## THE PROBLEM
From the material below, return exactly the lines starting at the one that holds "Смотреть прохождение игры" and ending at the one that holds "Сколько зарабатывают звёзды". Pictures stay out of the answer.

## GIVEN DATA
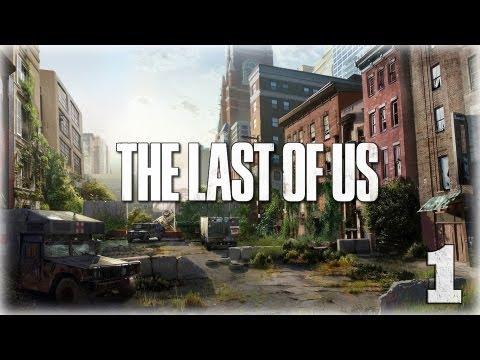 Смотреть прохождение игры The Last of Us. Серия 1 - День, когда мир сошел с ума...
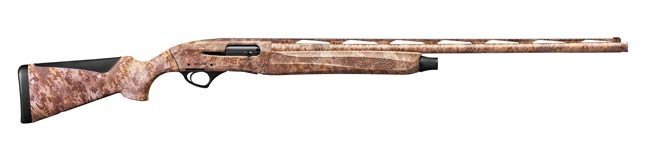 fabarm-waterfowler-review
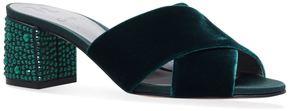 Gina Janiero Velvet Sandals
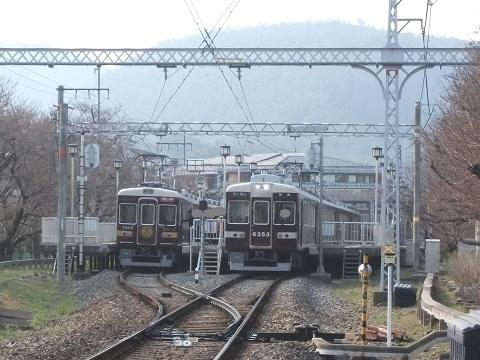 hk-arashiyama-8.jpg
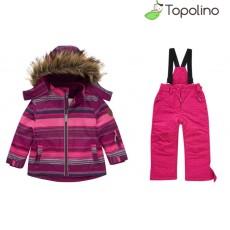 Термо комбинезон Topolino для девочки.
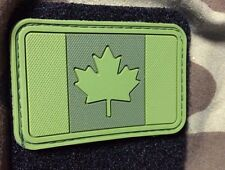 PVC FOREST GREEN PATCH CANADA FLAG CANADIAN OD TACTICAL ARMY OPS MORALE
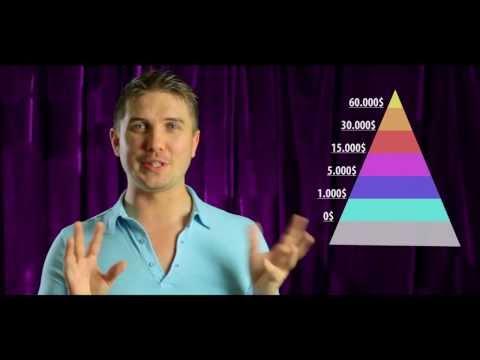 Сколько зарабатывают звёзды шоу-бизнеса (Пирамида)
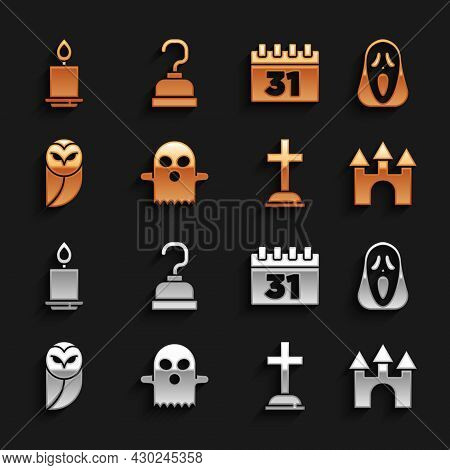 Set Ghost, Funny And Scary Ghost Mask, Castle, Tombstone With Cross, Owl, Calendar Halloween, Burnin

* * *

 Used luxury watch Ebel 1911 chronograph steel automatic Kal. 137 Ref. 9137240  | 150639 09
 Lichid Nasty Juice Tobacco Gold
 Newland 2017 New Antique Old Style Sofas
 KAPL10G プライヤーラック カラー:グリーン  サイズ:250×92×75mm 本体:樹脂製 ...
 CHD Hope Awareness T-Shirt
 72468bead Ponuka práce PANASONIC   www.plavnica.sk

## SOLVED PROBLEM
 Смотреть прохождение игры The Last of Us. Серия 1 - День, когда мир сошел с ума...
 fabarm-waterfowler-review
 Gina Janiero Velvet Sandals
 hk-arashiyama-8.jpg
 Термо комбинезон Topolino для девочки.
 PVC FOREST GREEN PATCH CANADA FLAG CANADIAN OD TACTICAL ARMY OPS MORALE
 Сколько зарабатывают звёзды шоу-бизнеса (Пирамида)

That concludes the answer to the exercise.